During an interview on 3/10/15 at 3:50 P.M., the Cardiopulmonary Director (CPD) stated that she had attended Patient 29's code blue on 3/5/15 and that Respiratory Care Practitioner (RCP) 1 and RCP 2 had also been in attendance. The CPD recalled that MD 2 was at the code blue for a short time, but that she was not sure what role he played. The CPD stated that the RCP staff were administrating oxygen to the patient via a mask. The CPD stated that, upon request from one of the nurses, she had instructed RCP 1 to intubate (insertion of a tube into the trachea/airway to assist breathing). The CPD stated that RCP 1 attempted to intubate the patient twice, but was not successful. The CPD stated that RCP 2 was "new" to the facility and had not yet demonstrated intubation competency. The CPD stated that she had not intubated "for years". The CPD stated that RN 17 then volunteered to intubate the patient.

During an interview on 3/10/15 at 5:00 P.M., RN 17 stated that MD 2 responded to the code blue, was asked to intubate, refused and left the room. RN 17 stated that the nurses and respiratory care staff then continued the code blue procedure. RN 17 stated that RCP 1 attempted to intubate the Patient 29 twice, but was unsuccessful. RN 17 stated that he then intubated the patient himself. RN 17 stated that he was not aware of a facility policy or procedure that enabled Registered Nurses to perform endotracheal intubation nor had he demonstrated a competency since his employment at the facility. RN 17 stated that he that he thought that having a current ACLS (Advanced Cardiac Life Saving ) certification (interventions implemented in a cardiac or respiratory arrest) enabled him to perform endotracheal intubation. RN 17 stated that he was not sure if his state licensure scope of practice included endotracheal intubation.

A review of RN 17's current job description, dated 11/7/14, did not include the specific skill for endotracheal intubation.

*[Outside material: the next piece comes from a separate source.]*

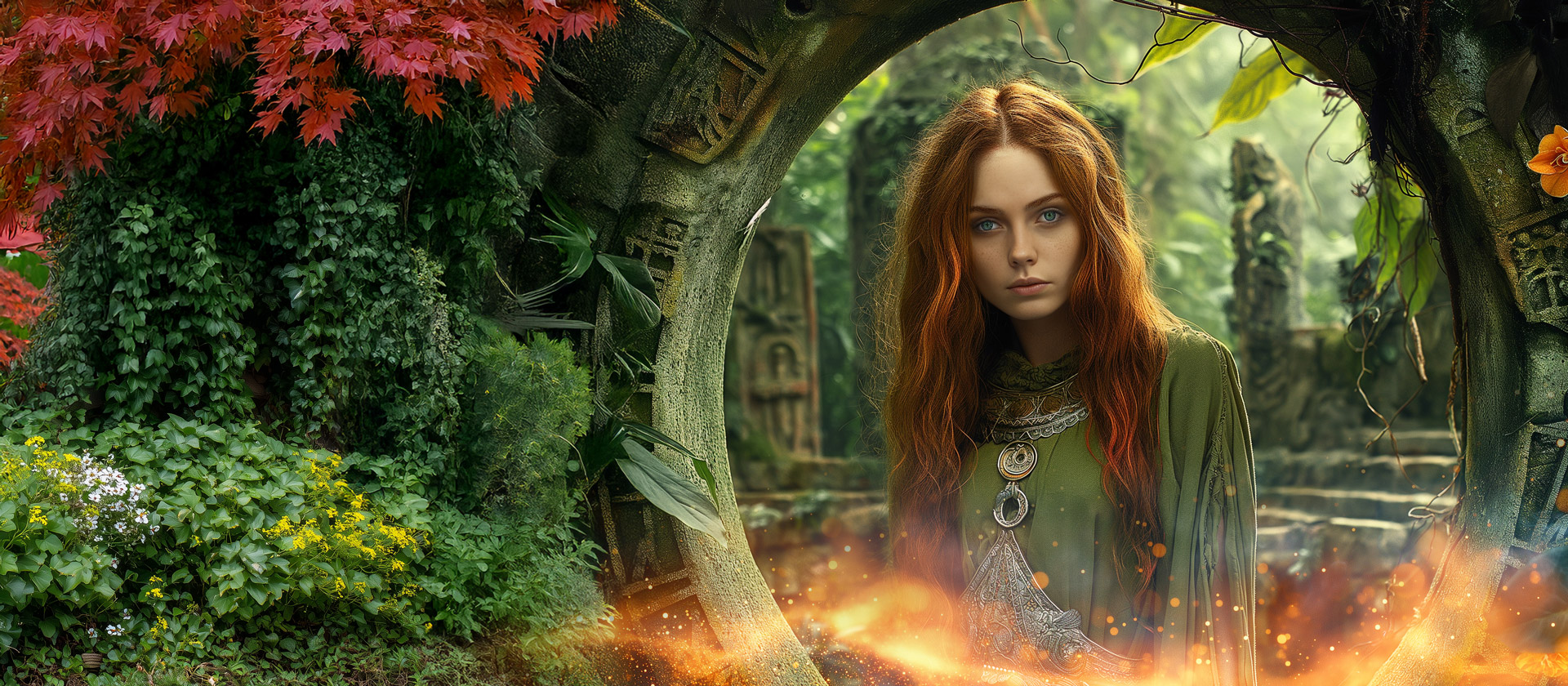 Description of Image 274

A review of the California Department of Consumer Affairs/Board of Registered Nursing explanation of the scope of RN practice included "Scopes of Practice...A knowledged of the respective scopes of practice of registered nurses and physicians is important in determing which activities overlap medical practice and therefore require standardized procedures...Scope of Medical Practice..The Medical Practice Act authorizes physicians to...penetrate the tissues of human beings...As a general guide, the performance of these by a registered requires a standardized procedure..."

During an interview on 3/11/15 at 12:15 P.M., the Chief Clinical Officer acknowledged that the facility had not developed an approved standardized procedure which enabled facility registered nurses to perform endotracheal intubation.